And both seem to be durable at these lengths. Didn't count but put well over 100 shots through fresh second sets for each this weekend while confirming what I saw with the first sets. Both are still crisp, no signs of early wear, and still spitting them out.

Seems odd to me that different thicknesses of the same brand latex would have different optimal stretch factors. Maybe a difference imparted by the different dyes? Or maybe I got odd rolls? Or maybe something peculiar to me?

I got online and started looking up suggested elongation factors for different bands. I see them advertised as having different optimal elongation factors for different brands but not varying by thickness within a brand / type. Some were relatively short like Gong Chi green at 4.8 and some like GZK green were longer at 6.2. I have tried the Gong Chi and it performs as advertised for speed. It also feels stiff as I sort of expect for the relatively small elongation factor. I haven't tried the GZK but am very curious to look at some now. I wasn't able to find a recommended elongation factor for the precise 3rd gen but am curious to know if anyone has seen one.

I am curious to know if anyone else has seen this or similar with different thicknesses of the same latex having different optimum stretch factors.

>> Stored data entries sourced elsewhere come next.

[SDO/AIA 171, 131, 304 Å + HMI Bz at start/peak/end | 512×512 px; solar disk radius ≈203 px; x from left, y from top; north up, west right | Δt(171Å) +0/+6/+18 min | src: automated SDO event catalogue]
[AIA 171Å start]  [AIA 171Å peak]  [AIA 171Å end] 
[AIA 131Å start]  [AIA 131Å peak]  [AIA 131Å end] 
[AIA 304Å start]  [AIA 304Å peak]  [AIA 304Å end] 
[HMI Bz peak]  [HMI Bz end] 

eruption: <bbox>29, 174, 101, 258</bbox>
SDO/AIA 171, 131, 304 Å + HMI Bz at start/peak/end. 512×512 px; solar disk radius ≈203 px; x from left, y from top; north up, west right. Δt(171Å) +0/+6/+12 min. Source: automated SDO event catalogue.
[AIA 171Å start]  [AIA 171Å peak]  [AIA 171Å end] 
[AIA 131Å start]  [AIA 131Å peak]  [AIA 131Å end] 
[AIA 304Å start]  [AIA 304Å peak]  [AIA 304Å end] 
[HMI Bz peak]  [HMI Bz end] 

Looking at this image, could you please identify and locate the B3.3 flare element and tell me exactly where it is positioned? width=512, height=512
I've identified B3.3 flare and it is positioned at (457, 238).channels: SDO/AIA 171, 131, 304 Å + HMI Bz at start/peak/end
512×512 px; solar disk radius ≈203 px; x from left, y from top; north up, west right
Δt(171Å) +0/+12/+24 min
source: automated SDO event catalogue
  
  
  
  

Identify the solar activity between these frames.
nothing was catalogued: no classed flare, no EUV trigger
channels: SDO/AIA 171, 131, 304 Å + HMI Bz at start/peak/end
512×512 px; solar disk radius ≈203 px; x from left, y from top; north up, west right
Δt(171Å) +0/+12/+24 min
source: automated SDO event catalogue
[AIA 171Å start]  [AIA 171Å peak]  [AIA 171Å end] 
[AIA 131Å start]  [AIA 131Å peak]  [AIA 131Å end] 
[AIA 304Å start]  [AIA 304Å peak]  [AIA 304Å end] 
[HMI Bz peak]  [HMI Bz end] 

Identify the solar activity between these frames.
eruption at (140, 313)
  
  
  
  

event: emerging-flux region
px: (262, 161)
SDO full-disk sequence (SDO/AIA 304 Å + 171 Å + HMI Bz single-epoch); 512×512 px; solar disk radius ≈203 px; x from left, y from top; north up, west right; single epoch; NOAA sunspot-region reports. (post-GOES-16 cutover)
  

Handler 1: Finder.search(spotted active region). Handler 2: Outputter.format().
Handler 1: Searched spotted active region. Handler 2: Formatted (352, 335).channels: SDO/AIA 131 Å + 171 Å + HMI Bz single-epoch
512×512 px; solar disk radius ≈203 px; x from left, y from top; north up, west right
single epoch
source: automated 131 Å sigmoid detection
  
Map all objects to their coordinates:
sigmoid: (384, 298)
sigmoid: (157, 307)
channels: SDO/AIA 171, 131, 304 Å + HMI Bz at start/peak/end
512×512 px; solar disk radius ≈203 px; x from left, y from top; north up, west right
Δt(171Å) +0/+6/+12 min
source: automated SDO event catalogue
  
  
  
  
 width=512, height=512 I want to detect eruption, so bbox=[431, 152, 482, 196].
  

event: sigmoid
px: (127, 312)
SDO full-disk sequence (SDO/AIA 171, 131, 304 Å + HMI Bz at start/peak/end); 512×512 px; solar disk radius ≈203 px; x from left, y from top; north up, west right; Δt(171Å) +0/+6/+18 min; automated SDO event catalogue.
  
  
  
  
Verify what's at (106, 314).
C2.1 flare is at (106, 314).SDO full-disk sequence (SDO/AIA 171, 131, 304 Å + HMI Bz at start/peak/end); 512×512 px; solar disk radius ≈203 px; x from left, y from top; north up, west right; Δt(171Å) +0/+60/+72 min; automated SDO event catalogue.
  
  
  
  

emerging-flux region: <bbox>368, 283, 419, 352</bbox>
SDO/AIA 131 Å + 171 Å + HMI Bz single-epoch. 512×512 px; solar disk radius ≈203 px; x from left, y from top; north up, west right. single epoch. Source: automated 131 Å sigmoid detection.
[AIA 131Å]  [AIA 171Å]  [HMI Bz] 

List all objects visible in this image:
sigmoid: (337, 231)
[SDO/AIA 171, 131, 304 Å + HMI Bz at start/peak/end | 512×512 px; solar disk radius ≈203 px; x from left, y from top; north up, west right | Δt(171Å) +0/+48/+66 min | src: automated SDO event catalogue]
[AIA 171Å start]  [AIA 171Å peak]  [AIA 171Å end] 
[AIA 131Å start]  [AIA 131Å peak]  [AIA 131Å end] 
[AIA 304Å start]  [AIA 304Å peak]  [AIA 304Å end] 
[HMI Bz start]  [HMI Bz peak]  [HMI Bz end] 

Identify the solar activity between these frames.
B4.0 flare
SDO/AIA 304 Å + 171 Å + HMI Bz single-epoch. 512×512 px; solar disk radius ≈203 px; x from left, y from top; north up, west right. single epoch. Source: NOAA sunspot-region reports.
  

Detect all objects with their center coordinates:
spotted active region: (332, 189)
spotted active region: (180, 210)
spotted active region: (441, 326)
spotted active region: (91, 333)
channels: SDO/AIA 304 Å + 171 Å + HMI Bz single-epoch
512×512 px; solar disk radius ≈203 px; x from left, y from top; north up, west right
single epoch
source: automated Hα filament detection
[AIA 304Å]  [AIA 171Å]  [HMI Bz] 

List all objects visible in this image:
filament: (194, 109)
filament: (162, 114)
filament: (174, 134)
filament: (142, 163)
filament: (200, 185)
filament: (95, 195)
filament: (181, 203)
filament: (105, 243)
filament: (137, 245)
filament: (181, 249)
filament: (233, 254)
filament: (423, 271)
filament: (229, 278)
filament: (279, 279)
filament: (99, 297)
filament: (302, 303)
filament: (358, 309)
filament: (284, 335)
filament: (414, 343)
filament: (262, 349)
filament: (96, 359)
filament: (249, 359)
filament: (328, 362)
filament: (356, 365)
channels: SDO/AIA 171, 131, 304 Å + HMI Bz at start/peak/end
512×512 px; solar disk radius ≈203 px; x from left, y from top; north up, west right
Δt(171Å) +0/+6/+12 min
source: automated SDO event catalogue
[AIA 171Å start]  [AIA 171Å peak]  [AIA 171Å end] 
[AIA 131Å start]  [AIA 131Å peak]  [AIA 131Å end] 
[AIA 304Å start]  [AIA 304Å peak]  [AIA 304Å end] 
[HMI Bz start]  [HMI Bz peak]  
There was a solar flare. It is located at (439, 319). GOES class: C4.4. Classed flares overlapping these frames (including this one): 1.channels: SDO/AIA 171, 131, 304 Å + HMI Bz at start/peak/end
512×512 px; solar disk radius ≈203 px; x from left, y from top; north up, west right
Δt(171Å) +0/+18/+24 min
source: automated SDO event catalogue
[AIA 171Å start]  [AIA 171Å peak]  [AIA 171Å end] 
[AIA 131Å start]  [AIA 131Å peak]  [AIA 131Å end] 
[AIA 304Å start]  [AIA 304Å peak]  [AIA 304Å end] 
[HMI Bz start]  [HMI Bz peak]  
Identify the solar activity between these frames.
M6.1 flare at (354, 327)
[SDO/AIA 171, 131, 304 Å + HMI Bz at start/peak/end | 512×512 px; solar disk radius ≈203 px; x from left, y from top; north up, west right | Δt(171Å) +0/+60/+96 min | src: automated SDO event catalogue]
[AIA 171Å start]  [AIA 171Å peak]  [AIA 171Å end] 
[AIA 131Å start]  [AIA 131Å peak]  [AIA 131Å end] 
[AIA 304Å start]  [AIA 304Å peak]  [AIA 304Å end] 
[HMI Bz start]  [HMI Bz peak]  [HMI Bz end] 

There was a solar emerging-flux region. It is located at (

Related, this has also gotten me thinking about whether or not bands with higher stretch factors perform better, especially for people with shorter draw lengths- the idea being the band with the shorter active length would have a longer power stroke. My experience to date suggests not, but my experience to date is also quite limited. Any thoughts or feedback greatly appreciated.


----------



## Kalevala (Jul 20, 2014)

High Desert Flipper said:


> I have been trying 3rd gen precise, 0.5 and 0.75. Not sure if it is me or not, but I have found they differ in optimum active lengths.


Thicker bands, heavier draw weight if cut to same dimension as thinner.

If You want to use same active length, You have to use narrower taper.



High Desert Flipper said:


> Related, this has also gotten me thinking about whether or not bands with higher stretch factors perform better, especially for people with shorter draw lengths- the idea being the band with the shorter active length would have a longer power stroke.


I would say bands with higher strerch factor are not performing better.

Biggest difference is the feel when draw back (draw feels smoother).

Gong Chi Green 0,7 (best performance 450%) is a very good example.

Longer active, but shoots fast.


----------